### WHAT TO WORK ON
Reproduce all entries word for word.

····················

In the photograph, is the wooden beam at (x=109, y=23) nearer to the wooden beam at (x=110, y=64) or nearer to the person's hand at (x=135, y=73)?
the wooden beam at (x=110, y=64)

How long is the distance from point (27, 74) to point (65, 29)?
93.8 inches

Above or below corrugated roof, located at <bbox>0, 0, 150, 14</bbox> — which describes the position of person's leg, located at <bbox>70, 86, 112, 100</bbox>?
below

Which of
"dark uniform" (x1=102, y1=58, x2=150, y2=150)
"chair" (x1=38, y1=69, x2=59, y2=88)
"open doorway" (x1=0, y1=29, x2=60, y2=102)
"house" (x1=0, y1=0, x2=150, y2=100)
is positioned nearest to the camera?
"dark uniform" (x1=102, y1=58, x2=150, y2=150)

····················

### SOLUTION TO THIS PROBLEM
In the photograph, is the wooden beam at (x=109, y=23) nearer to the wooden beam at (x=110, y=64) or nearer to the person's hand at (x=135, y=73)?
the wooden beam at (x=110, y=64)

How long is the distance from point (27, 74) to point (65, 29)?
93.8 inches

Above or below corrugated roof, located at <bbox>0, 0, 150, 14</bbox> — which describes the position of person's leg, located at <bbox>70, 86, 112, 100</bbox>?
below

Which of
"dark uniform" (x1=102, y1=58, x2=150, y2=150)
"chair" (x1=38, y1=69, x2=59, y2=88)
"open doorway" (x1=0, y1=29, x2=60, y2=102)
"house" (x1=0, y1=0, x2=150, y2=100)
is positioned nearest to the camera?
"dark uniform" (x1=102, y1=58, x2=150, y2=150)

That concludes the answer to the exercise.